Go through the entries below and work out how many lines include "burst". Answer with the number only.

───── INFORMATION PROVIDED

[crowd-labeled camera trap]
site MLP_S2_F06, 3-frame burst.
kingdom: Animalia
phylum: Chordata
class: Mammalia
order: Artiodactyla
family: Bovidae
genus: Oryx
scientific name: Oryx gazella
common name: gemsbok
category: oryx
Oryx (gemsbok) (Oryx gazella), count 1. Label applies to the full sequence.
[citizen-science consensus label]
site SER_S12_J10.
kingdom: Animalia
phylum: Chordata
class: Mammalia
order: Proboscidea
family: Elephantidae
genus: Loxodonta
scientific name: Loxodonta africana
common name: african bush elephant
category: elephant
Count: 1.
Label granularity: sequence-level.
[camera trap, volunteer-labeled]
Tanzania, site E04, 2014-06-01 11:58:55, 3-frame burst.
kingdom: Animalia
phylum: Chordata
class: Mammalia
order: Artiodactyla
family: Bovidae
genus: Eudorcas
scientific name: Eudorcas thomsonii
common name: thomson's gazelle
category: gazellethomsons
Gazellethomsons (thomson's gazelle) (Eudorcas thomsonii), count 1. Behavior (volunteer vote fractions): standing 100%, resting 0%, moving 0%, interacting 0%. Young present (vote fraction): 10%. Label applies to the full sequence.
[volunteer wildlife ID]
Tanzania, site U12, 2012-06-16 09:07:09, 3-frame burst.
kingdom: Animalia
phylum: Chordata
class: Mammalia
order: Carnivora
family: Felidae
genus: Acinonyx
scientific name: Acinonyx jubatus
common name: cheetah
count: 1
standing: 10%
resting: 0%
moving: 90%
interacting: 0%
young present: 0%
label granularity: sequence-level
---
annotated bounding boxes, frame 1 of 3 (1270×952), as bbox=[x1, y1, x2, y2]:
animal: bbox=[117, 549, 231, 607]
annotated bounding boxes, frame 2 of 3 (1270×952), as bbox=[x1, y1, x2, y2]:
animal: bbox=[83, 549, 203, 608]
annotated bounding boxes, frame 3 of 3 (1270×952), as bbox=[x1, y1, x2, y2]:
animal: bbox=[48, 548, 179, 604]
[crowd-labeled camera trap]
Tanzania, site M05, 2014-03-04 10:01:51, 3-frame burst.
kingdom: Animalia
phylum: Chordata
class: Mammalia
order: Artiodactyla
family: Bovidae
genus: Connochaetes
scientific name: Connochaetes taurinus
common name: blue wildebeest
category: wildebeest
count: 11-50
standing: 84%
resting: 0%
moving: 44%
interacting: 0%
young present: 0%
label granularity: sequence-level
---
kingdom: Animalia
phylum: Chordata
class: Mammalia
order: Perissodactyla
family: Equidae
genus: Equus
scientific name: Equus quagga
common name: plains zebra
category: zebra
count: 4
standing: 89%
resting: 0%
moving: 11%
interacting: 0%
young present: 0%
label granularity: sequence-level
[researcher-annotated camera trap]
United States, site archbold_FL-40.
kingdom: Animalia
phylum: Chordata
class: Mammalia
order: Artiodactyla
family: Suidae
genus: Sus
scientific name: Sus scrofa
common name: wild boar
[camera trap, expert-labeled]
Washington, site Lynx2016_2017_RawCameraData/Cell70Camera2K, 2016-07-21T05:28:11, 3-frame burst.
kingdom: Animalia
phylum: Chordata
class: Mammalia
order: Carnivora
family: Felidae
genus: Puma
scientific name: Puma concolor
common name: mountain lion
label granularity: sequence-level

──────────

◆ ANSWER TO THE EXERCISE ◆
5